(Excerpts from a dataset)
--------------------

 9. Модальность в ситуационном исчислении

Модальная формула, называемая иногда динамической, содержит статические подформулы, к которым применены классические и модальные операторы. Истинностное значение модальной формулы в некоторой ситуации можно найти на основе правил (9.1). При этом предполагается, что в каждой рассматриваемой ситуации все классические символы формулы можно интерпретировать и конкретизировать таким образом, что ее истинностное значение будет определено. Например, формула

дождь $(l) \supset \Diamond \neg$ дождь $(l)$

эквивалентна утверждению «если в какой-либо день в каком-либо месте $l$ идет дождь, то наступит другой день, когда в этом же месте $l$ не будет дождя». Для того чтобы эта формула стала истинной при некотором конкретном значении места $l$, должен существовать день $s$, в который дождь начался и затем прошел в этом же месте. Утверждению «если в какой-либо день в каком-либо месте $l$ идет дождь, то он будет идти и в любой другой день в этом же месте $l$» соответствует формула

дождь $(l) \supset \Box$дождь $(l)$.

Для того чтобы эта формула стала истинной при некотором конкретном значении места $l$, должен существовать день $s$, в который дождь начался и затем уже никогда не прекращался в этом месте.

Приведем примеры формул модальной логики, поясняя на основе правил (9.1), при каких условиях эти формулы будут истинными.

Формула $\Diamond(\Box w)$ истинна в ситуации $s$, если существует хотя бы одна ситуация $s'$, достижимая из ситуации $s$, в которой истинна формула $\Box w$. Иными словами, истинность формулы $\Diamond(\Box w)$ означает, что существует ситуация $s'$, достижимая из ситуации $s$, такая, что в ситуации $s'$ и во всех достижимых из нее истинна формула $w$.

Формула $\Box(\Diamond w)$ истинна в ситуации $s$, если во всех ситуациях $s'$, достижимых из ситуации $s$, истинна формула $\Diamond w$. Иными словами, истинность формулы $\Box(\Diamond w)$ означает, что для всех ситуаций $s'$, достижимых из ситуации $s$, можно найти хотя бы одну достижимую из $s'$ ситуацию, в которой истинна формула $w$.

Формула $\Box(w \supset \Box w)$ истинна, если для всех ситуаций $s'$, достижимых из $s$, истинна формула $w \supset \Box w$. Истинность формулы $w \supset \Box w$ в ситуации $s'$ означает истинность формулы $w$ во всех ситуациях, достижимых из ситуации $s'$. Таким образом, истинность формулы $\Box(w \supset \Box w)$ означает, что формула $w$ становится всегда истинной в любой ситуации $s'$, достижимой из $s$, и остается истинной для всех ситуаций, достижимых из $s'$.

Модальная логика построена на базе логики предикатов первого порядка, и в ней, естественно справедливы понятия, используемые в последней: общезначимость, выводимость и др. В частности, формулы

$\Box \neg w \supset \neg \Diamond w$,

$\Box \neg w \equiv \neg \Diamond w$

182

--------------------

* What needs to be done *
Your job is to return all lines above that hold the word "логики".

* Task result *
Приведем примеры формул модальной логики, поясняя на основе правил (9.1), при каких условиях эти формулы будут истинными.
Модальная логика построена на базе логики предикатов первого порядка, и в ней, естественно справедливы понятия, используемые в последней: общезначимость, выводимость и др. В частности, формулы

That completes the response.